Copy the records below word for word, starting at the line that contains "How would you" and stopping after the line that contains "Answer: pixel 461 170".

[DATA SUPPLIED]
::::::::::

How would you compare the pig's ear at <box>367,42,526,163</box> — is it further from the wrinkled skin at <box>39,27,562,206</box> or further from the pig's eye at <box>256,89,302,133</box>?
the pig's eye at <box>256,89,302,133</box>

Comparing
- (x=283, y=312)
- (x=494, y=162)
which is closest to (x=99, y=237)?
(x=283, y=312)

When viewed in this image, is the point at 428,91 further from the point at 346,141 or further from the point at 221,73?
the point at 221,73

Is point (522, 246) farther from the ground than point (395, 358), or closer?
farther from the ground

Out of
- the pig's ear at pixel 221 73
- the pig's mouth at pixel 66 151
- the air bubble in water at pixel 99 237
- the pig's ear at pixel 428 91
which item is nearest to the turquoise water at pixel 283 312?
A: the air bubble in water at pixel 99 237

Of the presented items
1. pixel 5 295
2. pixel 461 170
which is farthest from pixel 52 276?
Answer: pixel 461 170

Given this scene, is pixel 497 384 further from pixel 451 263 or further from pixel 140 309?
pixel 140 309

::::::::::

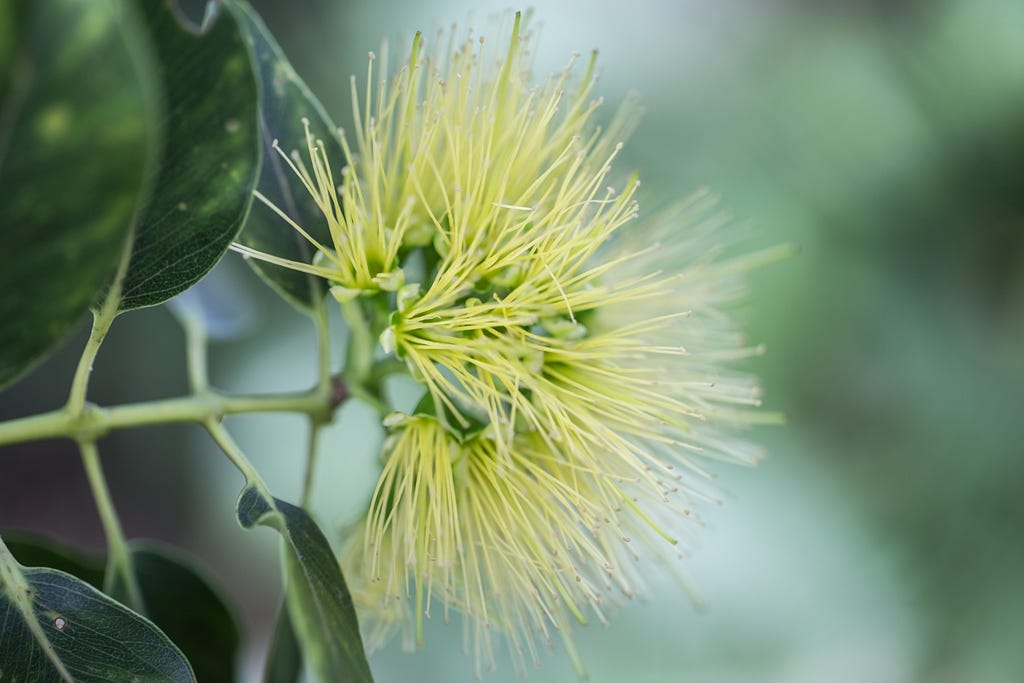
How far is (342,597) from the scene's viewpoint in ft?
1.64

::::::::::

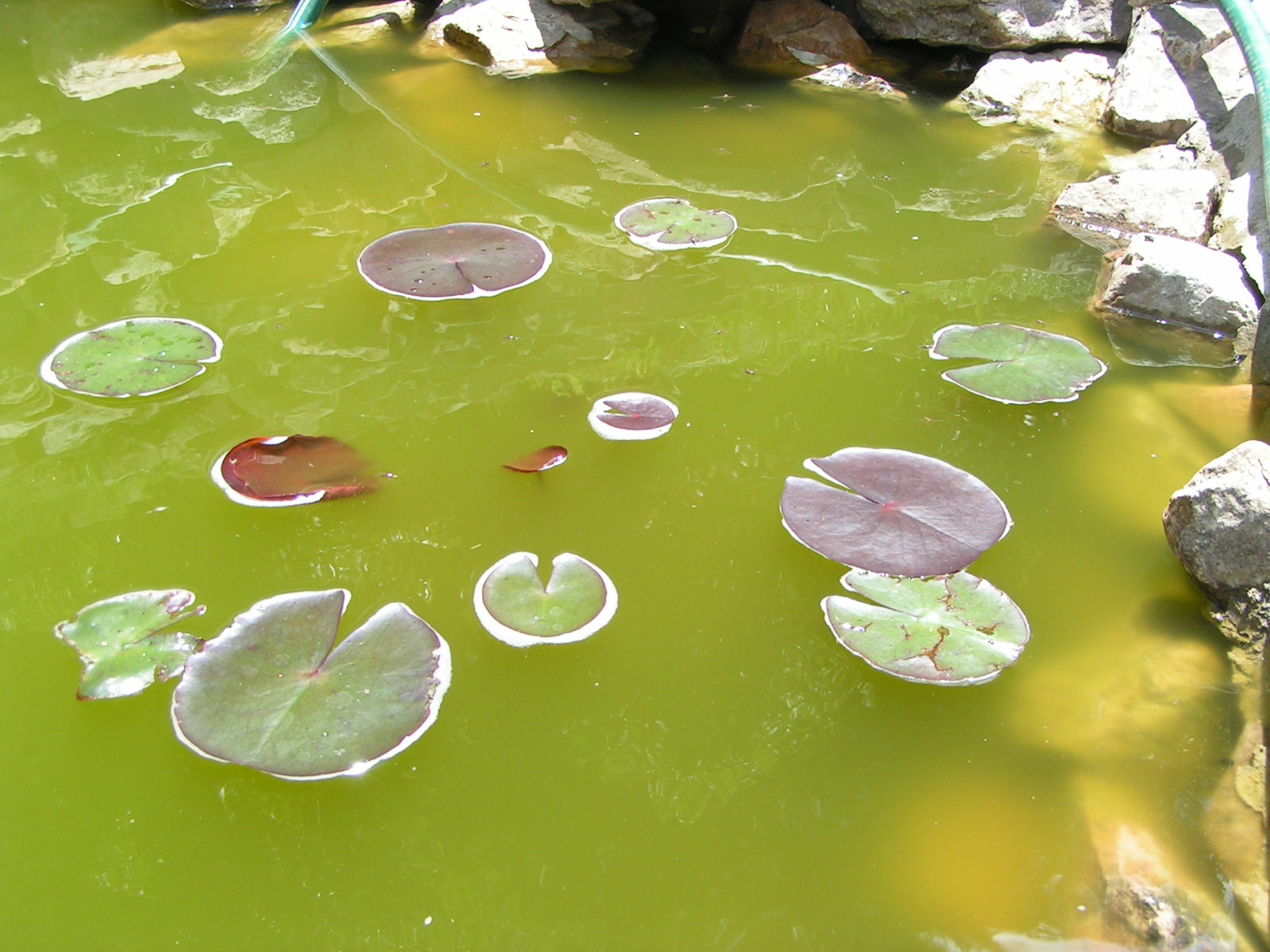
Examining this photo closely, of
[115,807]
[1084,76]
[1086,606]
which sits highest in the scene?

::::::::::

[RESPONSE TO THIS EXERCISE]
How would you compare the pig's ear at <box>367,42,526,163</box> — is it further from the wrinkled skin at <box>39,27,562,206</box> or further from the pig's eye at <box>256,89,302,133</box>?
the pig's eye at <box>256,89,302,133</box>

Comparing
- (x=283, y=312)
- (x=494, y=162)
which is closest to (x=99, y=237)?
(x=283, y=312)

When viewed in this image, is the point at 428,91 further from the point at 346,141 or further from the point at 221,73?
the point at 221,73

Is point (522, 246) farther from the ground than point (395, 358), or closer?
farther from the ground

Out of
- the pig's ear at pixel 221 73
- the pig's mouth at pixel 66 151
- the air bubble in water at pixel 99 237
- the pig's ear at pixel 428 91
which item is nearest to the turquoise water at pixel 283 312?
A: the air bubble in water at pixel 99 237

Of the presented items
1. pixel 5 295
2. pixel 461 170
which is farthest from pixel 52 276?
Answer: pixel 461 170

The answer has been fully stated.